Implicazioni psicologiche sulla condizione di “Migrante”

Gli interventi di sostegno psicologico all’interno dei Centri di Accoglienza Straordinaria risultano essere azioni complesse che vanno inserite in un contesto ampio entro il quale inserire variabili come le difficoltà linguistiche, le culture di origine completamente differenti da quella “occidentale”, la religione e il contrasto al pregiudizio culturale e razziale.

Emigrare è prima di tutto un cambiamento.
Da un punto di vista psicologico, questo cambiamento può avere impatti diversi a seconda dell’individuo che lo affronta, generando vissuti psicologici differenti che possono anche portare a problematiche emotive gravi, aventi come trigger proprio il trasferimento in un altro paese.

Maturare la scelta di partire per un altro paese significa scontrarsi con il concetto e con il vissuto di separazione. Ci si separa dal contesto familiare, affettivo, sociale e culturale originario e questa scelta provoca una rottura dell’equilibrio preesistente nella vita della persona che decide di emigrare.
Questa fase costituisce un momento contraddittorio di sofferenza, unita ad aspettative più o meno fantasiose, rivolte verso il nuovo Paese e la nuova vita.

La partenza e la separazione provocano la necessità di elaborare queste esperienze proprio come un lutto: il lutto della separazione dal gruppo originario, dai legami costruiti durante l’infanzia, dalla famiglia, dagli amici, dalle abitudini, ma anche dalla lingua e dalla cultura di appartenenza. Non esistono storie di migrazione uguali le une alle altre, questo perché ogni individuo affronta, elabora ed integra la propria storia di vita all’interno della propria storia di migrazione, andando a creare vissuti univoci.

La partenza è anche il momento che segna il passaggio dal “prima” al “dopo”. Nel momento in cui si parte, si lascia una parte di sé per acquisirne una nuova, ancora sconosciuta. Questo aspetto del cambiamento psicologico non è sempre chiaro nel migrante e può portare, in un secondo momento, a vissuti ambivalenti ed estranianti.
Ciò che ero, in condizioni diverse, muta e si trasforma acquisendo competenze nuove, affrontando sfide non previste, sopravvivendo a condizioni impervie. Questo cambiamento può talvolta risultare estraniante e portare a vissuti dissociativi, stati ansiosi e vere e proprie crisi esistenziali.

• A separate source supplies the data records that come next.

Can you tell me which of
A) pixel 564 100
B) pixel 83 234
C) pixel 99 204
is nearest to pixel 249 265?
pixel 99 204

In terapia l’aspetto della partenza va indagato con grande attenzione. Approfondire le cause che hanno spinto la persona a emigrare, insieme alle aspettative di cambiamento sia pratico che psicologico, forniscono un buon modo per inquadrare dove può essere scaturita la dissonanza psicologica che ha portato l’individuo a richiedere aiuto psicologico.
Come gestire i sintomi portati dai pazienti? Il primo passo verso la gestione dei sintomi portati dai pazienti consiste nel differenziare i vissuti e le emozioni derivanti dall’esperienza migratoria dai vissuti derivanti dalla propria storia personale. Questo non è sempre facile o possibile e deve configurarsi come un primo passaggio di scissione emotiva, che ha come obiettivo, in un secondo momento, l’integrazione.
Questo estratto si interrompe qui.